- _EXCERPTED PASSAGE_:
'''
Wilmot originally filed suit on his own, but he voluntarily dismissed that case. Wilmot and Krywyj then filed this action jointly against FCAP and the Tyler Corporation. Wilmot maintained claims for age discrimination, retaliation, and wrongful discharge in violation of Ohio public policy. Krywyj maintained claims for retaliation and wrongful discharge in violation of Ohio public policy. The trial court granted summary judgment in favor of FCAP and the Tyler Corporation on all claims.

The appeal contends that the trial court erred in awarding summary judgment to FCAP and the Tyler Corporation. We review the trial court's judgment de novo and use the same standard that the trial court applies under Civ.R. 56(C). Lee v. Sunnyside Honda (1998), 128 Ohio App.3d 657, 660; N. Coast Cable L.P. v. Hanneman (1994) 98 Ohio App. 3d 434, 440. Under Civ.R. 56 (C) summary judgment is appropriate when the moving party demonstrates that (1) there is no genuine issue of material fact, (2) the moving party is entitled to judgment as a matter of law, and (3) after construing the evidence most favorably for the party against whom the motion is made, reasonable minds can reach only a conclusion that is adverse to the nonmoving party. Zivich v. Mentor Soccer Club, Inc. (1998), 82 Ohio St.3d 367, 369-3-70; Temple v. Wean United, Inc. (1977), 50 Ohio St.2d 317, 327.
'''
- _RECORDED INFORMATION_:
'''
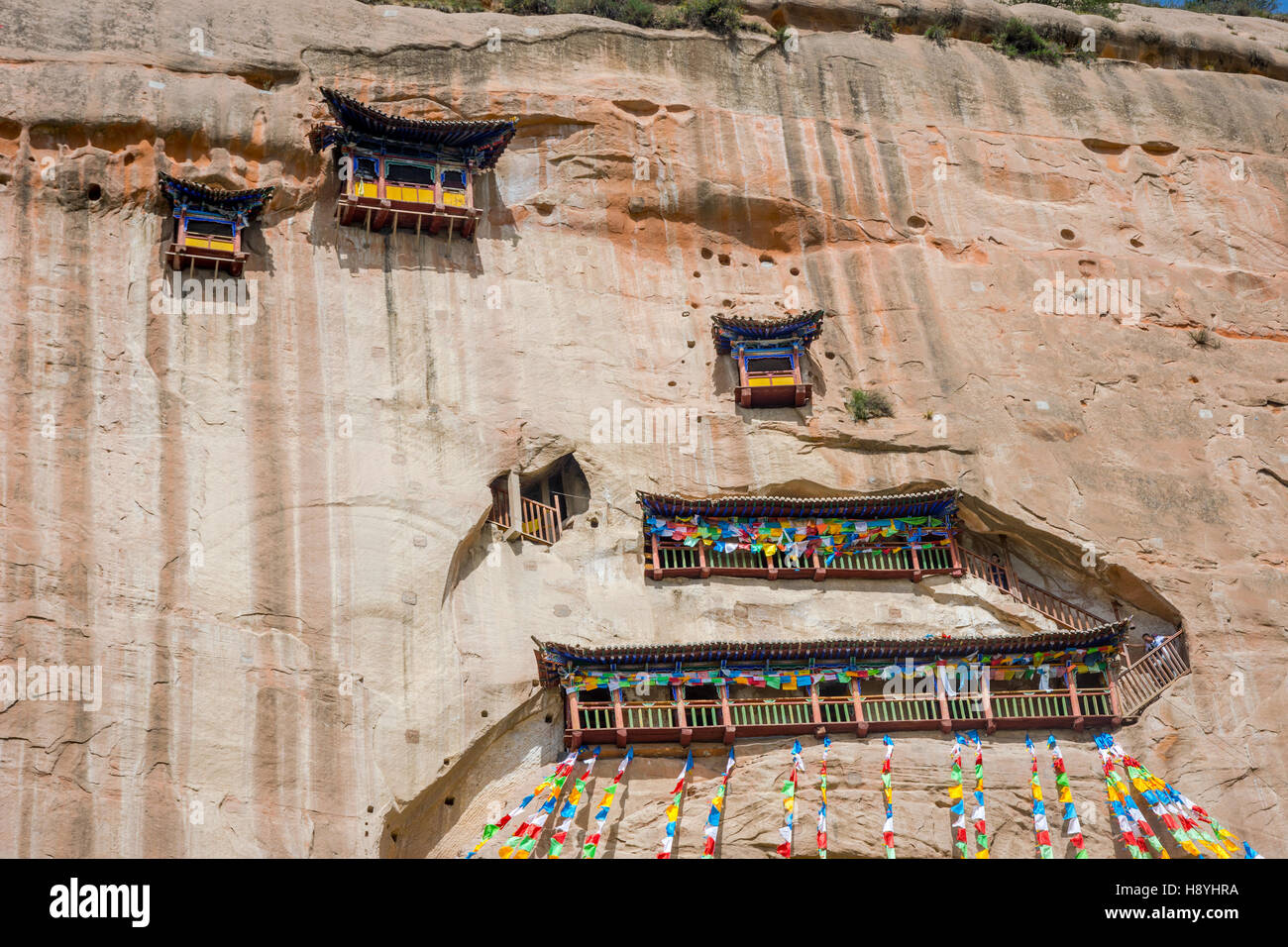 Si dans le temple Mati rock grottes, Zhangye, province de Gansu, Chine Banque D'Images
'''
'''
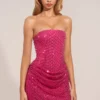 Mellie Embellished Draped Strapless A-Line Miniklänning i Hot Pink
'''
'''
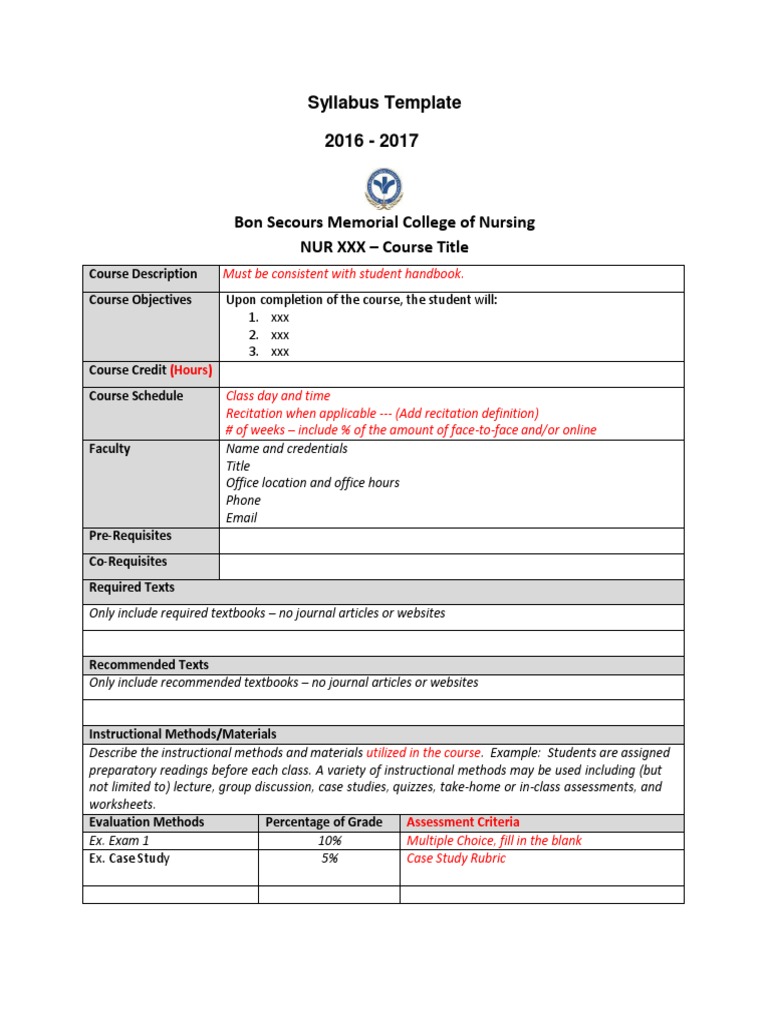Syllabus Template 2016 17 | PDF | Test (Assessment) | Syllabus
'''
- _WHAT THE TASK REQUIRES_:
Please extract the court opinion excerpt in full, word for word. Work only from the court opinion excerpt; the rows play no part.

- _TASK RESULT_:
Wilmot originally filed suit on his own, but he voluntarily dismissed that case. Wilmot and Krywyj then filed this action jointly against FCAP and the Tyler Corporation. Wilmot maintained claims for age discrimination, retaliation, and wrongful discharge in violation of Ohio public policy. Krywyj maintained claims for retaliation and wrongful discharge in violation of Ohio public policy. The trial court granted summary judgment in favor of FCAP and the Tyler Corporation on all claims.

The appeal contends that the trial court erred in awarding summary judgment to FCAP and the Tyler Corporation. We review the trial court's judgment de novo and use the same standard that the trial court applies under Civ.R. 56(C). Lee v. Sunnyside Honda (1998), 128 Ohio App.3d 657, 660; N. Coast Cable L.P. v. Hanneman (1994) 98 Ohio App. 3d 434, 440. Under Civ.R. 56 (C) summary judgment is appropriate when the moving party demonstrates that (1) there is no genuine issue of material fact, (2) the moving party is entitled to judgment as a matter of law, and (3) after construing the evidence most favorably for the party against whom the motion is made, reasonable minds can reach only a conclusion that is adverse to the nonmoving party. Zivich v. Mentor Soccer Club, Inc. (1998), 82 Ohio St.3d 367, 369-3-70; Temple v. Wean United, Inc. (1977), 50 Ohio St.2d 317, 327.